【紙コミックス①②巻発売中】鬼畜御曹司の甘く淫らな執愛

 だから、次の日になっても、その又次の日になっても、期末試験が終わってからも。急にぱったりと、姿を見せなくなってしまった結城君のことで、すずがあれこれ言ってきても……

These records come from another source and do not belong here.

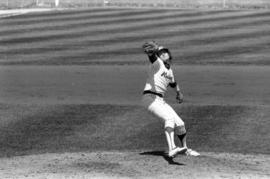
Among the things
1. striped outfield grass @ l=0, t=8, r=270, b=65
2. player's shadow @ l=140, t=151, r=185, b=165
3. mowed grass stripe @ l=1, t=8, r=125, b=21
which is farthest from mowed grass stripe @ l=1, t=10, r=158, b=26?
player's shadow @ l=140, t=151, r=185, b=165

「ねえ? 侑李。最近、結城君来なくなっちゃったね?」
「期末試験終わって、昼までだからじゃない?」
「う~ん。でも、中間試験の時は、休み時間とかに時々来てたじゃん」
「そんなこと言われても、結城君じゃなんだから知らないわよ」
「もー、侑李、冷たいなぁ? そんなだから結城君、もう諦めちゃったのかなぁ……。あーあー、折角、侑李に彼氏ができると思ってたのになぁ」
「そんなの必要ないしッ」
「そんなこと言っちゃって、本当は寂しいんじゃないの? あっ、もしかして、押してだめなら引いちゃえってやつかなぁ? 結城君、ちょっとあざといとこありそうだし」 
「もう、すず、うるさい」
「お似合いだと思ってたのになぁ」
「もう、暑苦しいってばッ!」

 表面上は、以前と変わらないやり取りをすずと交わすことができていた。

 でも、その間もずっと、何やら胸の奥の方が細い針で突かれているような、ツキツキと痛むような妙な感覚に襲われたり。

 すずの言うように、急に姿を見せなくなってしまった結城君のことが妙に気にかかって、なんだか胸にぽっかりと穴が開いたような、物足りなさのようなものを感じてしまっている自分に対して、内心では戸惑ってばかりいた。

 下校時や、時たま休み時間に、廊下で騒ぐ男子の賑やかな声に紛れて、結城君の名前を呼ぶ声を耳にしたりすると、知らず知らずのうちに、視線で追ってしまったりもして。

 そのクセ、いざ結城君本人の姿を遠目にでも見てしまうと、もうどうすればいいかが分からなくなってしまい、すぐにふいっと視線を逸らせてしまうことの繰り返しだった。

 そんなことを繰り返している間にも、時間はあっという間に過ぎてしまっていて。

 夏休みの前日を迎えた今日まで、結城君を遠目に見ることはあっても、話すような機会もないままだった。